__Task input__
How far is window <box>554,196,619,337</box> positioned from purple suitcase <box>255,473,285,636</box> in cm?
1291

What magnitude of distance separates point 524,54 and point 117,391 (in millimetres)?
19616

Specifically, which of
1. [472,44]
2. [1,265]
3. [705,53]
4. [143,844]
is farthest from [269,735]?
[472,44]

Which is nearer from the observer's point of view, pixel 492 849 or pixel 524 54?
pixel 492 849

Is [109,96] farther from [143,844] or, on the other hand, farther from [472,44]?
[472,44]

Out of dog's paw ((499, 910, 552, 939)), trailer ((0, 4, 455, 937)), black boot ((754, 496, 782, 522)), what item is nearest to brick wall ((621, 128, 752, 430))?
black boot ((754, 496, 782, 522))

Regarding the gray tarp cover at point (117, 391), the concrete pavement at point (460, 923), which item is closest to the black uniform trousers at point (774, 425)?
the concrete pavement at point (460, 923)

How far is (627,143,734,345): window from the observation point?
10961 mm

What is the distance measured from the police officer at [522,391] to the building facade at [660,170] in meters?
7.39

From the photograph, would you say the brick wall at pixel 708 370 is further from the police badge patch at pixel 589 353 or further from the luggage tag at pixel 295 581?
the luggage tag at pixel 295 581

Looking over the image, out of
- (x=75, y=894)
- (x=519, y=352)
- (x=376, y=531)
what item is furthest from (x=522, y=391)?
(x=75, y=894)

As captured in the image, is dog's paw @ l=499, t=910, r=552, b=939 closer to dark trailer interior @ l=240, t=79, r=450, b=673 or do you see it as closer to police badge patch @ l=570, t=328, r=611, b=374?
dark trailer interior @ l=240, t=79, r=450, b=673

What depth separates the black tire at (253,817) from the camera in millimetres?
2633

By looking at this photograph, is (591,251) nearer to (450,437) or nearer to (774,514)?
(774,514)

__Exercise instructions__
Print the records above in full, exactly.

__Task answer__
How far is window <box>554,196,619,337</box> positioned from purple suitcase <box>255,473,285,636</box> in cm?
1291

What magnitude of distance separates point 524,54 and point 117,391 (in millimetres)?
19616

Specifically, which of
1. [472,44]
2. [1,265]
3. [705,53]
4. [143,844]
is farthest from [269,735]?
[472,44]

Which is nearer from the observer's point of view, pixel 492 849 or pixel 524 54?
pixel 492 849

Is [109,96] farther from [143,844] or, on the other hand, farther from [472,44]?
[472,44]

Out of dog's paw ((499, 910, 552, 939)), trailer ((0, 4, 455, 937)), black boot ((754, 496, 782, 522)), what item is nearest to brick wall ((621, 128, 752, 430))?
black boot ((754, 496, 782, 522))

Regarding the gray tarp cover at point (117, 391), the concrete pavement at point (460, 923), which item is closest to the black uniform trousers at point (774, 425)?
the concrete pavement at point (460, 923)

How far is (627,143,734,345): window from the observation point?
10961 mm

What is the distance measured from the police officer at [522,391] to the building facade at [660,170] in meters?
7.39

From the photograph, would you say the brick wall at pixel 708 370 is further from the police badge patch at pixel 589 353 or further from the luggage tag at pixel 295 581?
the luggage tag at pixel 295 581

Looking over the image, out of
- (x=75, y=894)
- (x=519, y=352)
- (x=376, y=531)
what item is furthest from (x=522, y=391)?
(x=75, y=894)

As captured in the image, is dog's paw @ l=499, t=910, r=552, b=939 closer to dark trailer interior @ l=240, t=79, r=450, b=673 or do you see it as closer to police badge patch @ l=570, t=328, r=611, b=374?
dark trailer interior @ l=240, t=79, r=450, b=673

What depth separates the black tire at (253,817) from the camera in millimetres?
2633

By looking at this photograph, is (591,251) nearer to (450,437) or nearer to (774,514)?
(774,514)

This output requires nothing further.